## PROBLEM TO SOLVE
Return, exactly, the line that contains "What is closest" together with all lines after it to the end of the entries, and no further lines.

## GIVEN RECORDS
= = =

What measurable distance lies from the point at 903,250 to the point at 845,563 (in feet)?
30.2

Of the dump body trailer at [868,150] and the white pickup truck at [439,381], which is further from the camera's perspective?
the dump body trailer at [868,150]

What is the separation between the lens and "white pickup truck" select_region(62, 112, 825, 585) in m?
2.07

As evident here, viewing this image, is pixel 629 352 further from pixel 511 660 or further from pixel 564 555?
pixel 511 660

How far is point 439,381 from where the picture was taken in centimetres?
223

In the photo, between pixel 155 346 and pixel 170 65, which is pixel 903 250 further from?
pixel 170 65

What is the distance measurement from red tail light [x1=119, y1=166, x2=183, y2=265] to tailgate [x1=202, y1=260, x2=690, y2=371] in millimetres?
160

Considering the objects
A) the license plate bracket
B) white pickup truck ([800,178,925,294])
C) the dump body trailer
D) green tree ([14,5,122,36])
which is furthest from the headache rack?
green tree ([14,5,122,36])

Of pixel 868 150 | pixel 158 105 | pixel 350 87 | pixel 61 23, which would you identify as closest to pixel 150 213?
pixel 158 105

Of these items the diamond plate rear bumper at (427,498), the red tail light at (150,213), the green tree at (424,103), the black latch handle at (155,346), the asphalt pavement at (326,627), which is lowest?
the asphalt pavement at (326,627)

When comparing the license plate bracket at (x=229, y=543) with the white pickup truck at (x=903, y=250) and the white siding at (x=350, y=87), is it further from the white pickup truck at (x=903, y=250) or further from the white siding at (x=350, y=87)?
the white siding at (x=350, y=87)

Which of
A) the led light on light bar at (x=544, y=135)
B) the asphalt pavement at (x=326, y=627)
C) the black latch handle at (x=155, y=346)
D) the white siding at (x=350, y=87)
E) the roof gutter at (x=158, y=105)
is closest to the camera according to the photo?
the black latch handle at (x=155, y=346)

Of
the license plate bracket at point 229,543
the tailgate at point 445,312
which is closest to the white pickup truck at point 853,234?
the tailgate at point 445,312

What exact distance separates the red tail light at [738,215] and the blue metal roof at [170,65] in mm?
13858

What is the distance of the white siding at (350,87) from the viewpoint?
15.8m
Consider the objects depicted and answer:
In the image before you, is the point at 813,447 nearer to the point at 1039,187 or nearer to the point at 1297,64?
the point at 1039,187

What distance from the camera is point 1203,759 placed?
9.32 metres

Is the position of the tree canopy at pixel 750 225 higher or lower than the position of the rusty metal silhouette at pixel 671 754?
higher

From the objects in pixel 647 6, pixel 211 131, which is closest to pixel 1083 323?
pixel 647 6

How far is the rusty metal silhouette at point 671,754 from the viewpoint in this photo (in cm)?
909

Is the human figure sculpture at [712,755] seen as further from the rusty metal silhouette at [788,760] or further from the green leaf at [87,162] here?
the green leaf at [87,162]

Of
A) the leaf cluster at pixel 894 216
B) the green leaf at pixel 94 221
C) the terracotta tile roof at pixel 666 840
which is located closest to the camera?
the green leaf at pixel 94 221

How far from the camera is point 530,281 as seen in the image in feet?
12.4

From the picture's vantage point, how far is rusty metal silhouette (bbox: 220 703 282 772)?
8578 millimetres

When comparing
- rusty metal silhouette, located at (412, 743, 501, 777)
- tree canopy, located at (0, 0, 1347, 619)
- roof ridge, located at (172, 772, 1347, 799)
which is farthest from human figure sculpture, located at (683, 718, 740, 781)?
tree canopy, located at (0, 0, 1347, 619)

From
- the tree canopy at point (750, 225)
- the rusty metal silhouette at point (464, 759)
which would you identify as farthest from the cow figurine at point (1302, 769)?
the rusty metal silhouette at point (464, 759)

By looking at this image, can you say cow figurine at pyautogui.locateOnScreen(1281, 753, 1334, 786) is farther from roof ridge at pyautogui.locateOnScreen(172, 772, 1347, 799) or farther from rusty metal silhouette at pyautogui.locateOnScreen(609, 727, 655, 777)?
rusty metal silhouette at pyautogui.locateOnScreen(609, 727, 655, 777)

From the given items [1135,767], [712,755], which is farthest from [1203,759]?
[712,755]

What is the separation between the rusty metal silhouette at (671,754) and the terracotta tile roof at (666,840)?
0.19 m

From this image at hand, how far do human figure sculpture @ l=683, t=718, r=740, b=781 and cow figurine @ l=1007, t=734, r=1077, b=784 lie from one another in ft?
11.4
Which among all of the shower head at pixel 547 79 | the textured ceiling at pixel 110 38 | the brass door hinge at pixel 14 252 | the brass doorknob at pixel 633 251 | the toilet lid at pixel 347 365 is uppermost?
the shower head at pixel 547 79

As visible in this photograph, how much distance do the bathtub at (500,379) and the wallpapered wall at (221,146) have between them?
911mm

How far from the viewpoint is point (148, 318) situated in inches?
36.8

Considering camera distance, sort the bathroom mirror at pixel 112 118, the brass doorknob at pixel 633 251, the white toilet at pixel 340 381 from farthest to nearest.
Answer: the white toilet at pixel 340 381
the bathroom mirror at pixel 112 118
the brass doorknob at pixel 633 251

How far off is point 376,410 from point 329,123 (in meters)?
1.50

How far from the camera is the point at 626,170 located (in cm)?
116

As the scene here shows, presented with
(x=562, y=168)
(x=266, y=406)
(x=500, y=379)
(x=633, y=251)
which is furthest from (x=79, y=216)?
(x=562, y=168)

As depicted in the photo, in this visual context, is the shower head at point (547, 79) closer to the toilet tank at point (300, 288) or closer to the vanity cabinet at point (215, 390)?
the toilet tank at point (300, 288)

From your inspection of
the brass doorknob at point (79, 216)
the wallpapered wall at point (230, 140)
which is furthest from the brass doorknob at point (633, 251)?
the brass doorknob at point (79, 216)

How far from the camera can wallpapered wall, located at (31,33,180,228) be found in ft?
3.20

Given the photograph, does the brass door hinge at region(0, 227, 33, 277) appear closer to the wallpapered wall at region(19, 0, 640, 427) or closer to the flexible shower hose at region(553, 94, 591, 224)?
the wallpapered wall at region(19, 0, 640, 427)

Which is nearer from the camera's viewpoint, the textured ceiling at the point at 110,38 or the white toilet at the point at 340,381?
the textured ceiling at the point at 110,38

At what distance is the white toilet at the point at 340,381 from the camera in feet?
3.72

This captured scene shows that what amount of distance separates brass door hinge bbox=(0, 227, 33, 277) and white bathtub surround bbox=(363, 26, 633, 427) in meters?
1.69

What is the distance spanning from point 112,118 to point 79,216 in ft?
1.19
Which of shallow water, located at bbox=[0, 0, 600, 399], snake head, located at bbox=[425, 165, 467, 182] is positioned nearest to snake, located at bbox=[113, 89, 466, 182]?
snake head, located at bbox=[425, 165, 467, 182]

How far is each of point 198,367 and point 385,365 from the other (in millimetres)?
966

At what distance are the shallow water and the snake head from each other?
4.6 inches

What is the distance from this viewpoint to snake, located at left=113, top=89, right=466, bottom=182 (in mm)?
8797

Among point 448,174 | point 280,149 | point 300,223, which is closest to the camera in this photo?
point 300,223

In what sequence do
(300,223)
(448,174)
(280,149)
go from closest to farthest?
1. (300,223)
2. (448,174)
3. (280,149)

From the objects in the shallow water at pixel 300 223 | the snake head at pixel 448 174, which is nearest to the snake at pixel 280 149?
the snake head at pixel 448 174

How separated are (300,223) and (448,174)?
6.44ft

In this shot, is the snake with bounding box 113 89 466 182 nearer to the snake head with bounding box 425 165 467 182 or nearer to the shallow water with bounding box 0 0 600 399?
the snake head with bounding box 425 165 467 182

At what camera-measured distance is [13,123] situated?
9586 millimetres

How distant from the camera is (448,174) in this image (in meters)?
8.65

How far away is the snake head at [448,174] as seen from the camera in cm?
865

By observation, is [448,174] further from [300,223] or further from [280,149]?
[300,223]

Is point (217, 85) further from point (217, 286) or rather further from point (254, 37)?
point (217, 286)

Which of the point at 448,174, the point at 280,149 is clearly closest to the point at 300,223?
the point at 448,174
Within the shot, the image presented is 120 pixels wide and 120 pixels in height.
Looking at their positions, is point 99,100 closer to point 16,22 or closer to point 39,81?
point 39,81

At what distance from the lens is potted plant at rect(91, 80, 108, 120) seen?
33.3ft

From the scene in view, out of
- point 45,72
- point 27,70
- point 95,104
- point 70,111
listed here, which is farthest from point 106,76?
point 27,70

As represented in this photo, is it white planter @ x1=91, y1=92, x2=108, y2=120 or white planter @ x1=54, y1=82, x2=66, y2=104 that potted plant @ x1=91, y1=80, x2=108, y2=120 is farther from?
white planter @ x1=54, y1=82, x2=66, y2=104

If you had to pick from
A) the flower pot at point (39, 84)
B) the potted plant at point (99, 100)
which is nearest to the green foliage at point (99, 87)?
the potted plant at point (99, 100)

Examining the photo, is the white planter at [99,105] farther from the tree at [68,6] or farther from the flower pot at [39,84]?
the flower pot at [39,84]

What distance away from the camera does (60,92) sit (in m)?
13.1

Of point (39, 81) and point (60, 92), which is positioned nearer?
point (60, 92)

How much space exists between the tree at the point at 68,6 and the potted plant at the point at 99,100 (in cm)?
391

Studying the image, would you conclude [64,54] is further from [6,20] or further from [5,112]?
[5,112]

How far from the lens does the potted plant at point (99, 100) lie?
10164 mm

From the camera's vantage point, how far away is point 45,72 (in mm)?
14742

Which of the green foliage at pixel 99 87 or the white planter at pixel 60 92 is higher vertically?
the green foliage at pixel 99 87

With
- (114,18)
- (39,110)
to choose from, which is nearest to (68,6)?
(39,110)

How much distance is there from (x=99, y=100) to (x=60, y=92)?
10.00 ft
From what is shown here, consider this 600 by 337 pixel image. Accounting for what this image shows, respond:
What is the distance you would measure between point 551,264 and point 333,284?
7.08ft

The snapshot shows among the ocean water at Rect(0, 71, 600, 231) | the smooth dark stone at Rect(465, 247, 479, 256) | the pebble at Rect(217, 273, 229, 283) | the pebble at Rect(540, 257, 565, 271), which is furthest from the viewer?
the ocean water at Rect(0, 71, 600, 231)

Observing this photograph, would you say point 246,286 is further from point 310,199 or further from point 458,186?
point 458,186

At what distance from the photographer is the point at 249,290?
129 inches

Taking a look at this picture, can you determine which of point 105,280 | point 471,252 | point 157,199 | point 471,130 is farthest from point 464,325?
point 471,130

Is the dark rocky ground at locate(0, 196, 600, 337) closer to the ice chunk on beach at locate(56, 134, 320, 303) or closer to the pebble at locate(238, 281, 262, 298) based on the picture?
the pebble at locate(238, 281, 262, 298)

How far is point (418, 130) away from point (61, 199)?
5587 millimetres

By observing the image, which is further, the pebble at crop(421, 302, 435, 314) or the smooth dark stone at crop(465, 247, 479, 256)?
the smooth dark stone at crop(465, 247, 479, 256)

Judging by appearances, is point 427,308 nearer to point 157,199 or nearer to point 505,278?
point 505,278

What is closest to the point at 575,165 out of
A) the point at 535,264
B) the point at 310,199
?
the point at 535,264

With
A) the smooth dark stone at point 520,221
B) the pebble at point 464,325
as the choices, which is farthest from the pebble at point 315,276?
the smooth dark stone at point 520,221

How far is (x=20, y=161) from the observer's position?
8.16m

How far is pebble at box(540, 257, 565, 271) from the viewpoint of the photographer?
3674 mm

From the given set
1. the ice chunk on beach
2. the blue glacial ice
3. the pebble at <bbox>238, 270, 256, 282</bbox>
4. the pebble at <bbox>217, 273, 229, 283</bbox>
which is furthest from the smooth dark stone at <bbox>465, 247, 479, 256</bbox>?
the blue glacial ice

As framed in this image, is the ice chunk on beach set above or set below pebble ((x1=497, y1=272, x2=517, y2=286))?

= = =

## CORRECT OUTPUT
What is closest to the point at 575,165 out of
A) the point at 535,264
B) the point at 310,199
?
the point at 535,264

With
A) the smooth dark stone at point 520,221
B) the pebble at point 464,325
as the choices, which is farthest from the pebble at point 315,276?
the smooth dark stone at point 520,221

How far is (x=20, y=161) from the observer's position?
8.16m

How far is pebble at box(540, 257, 565, 271) from the viewpoint of the photographer?
3674 mm

From the given set
1. the ice chunk on beach
2. the blue glacial ice
3. the pebble at <bbox>238, 270, 256, 282</bbox>
4. the pebble at <bbox>217, 273, 229, 283</bbox>
which is furthest from the smooth dark stone at <bbox>465, 247, 479, 256</bbox>?
the blue glacial ice

As framed in this image, is the ice chunk on beach set above or set below pebble ((x1=497, y1=272, x2=517, y2=286))?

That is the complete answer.